About gang violence, he said that as district attorney, "I will continue to aggressively prosecute violent crime, but we must all recognize the need to intervene before a violent act destroys lives. I will be a leader in fostering a coordinated response that focuses attention and resources on at-risk youth and their families."
Underhill is one of only two people who have announced their candidacies so far -- although neither had made it official with the Secretary of State's office by end of business on Thursday, the first day for filing.
Kellie Johnson, a former Multnomah County deputy district attorney, announced in July that she plans to run for the seat. She works as an attorney for the Oregon State Bar, handling disciplinary cases against attorneys accused of ethical violations. She is also a former president of Oregon Women Lawyers.
In a statement, Johnson credited Schrunk for teaching her "how to be a prosecutor and a leader during my time in the office."
"The next district attorney faces real public safety challenges in our community: gang violence, human trafficking of girls and young women, juvenile justice reform and the treatment of the mentally impaired in our justice system. Each of these areas will require creativity and a fresh perspective to identify new solutions that can be adopted under our current tight budget constraints."
Underhill has worked as a deputy district attorney for 23 years, with four years as a chief deputy. He has prosecuted gang and drug cases among others, and chairs the CARES NW Governing Board. He is also the secretary of the Oregon State Bar’s Bar-Press Broadcasters Council, and a member of the Multnomah County Equity Council.
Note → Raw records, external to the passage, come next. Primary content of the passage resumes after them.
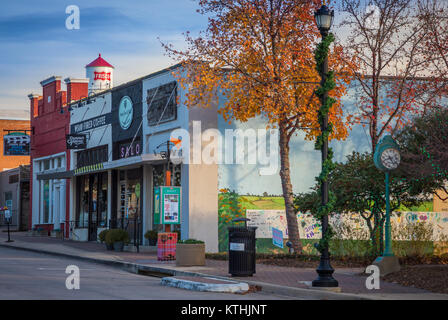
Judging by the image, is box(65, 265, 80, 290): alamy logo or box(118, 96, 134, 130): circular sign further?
box(118, 96, 134, 130): circular sign

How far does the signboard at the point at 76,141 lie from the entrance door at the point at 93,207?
67.6 inches

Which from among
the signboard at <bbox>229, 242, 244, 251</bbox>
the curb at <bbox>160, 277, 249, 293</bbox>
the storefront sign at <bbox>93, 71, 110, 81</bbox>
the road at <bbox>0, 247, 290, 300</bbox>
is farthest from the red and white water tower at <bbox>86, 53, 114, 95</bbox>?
the curb at <bbox>160, 277, 249, 293</bbox>

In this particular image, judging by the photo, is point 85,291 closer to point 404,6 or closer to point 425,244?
point 425,244

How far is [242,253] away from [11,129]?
180ft

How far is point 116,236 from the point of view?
1103 inches

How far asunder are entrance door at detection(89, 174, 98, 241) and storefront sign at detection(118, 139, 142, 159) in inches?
148

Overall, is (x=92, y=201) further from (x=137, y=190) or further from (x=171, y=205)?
(x=171, y=205)

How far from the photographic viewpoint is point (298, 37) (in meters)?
23.0

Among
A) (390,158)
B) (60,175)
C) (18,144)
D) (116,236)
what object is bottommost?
(116,236)

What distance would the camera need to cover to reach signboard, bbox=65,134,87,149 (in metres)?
35.8

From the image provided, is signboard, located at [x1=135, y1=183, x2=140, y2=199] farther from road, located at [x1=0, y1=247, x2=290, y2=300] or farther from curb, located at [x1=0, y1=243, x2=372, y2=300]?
road, located at [x1=0, y1=247, x2=290, y2=300]

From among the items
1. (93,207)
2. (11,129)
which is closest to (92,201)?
(93,207)

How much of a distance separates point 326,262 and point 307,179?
14.5 metres

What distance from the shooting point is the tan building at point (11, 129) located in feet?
220
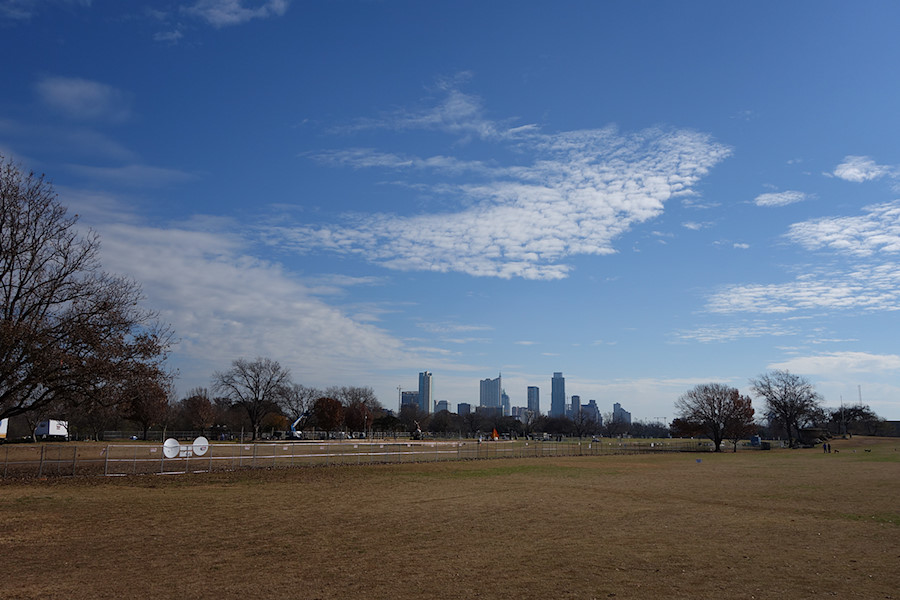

In fundraising, Underhill currently has the edge. He has raised more than $51,000 from contributors including $5,000 from entrepreneur Junki Yoshida and $500 from Portland City Commissioner Dan Saltzman. Several lawyers from the district attorney's office also have made contributions to his campaign.
Johnson has raised almost $16,000. Contributors include attorneys from several law firms in the Portland area and $100 from Cyreena Boston Ashby, a 2008 candidate for the Oregon House and a deputy director for Gov. John Kitzhaber's Economic and Business Equity initiative.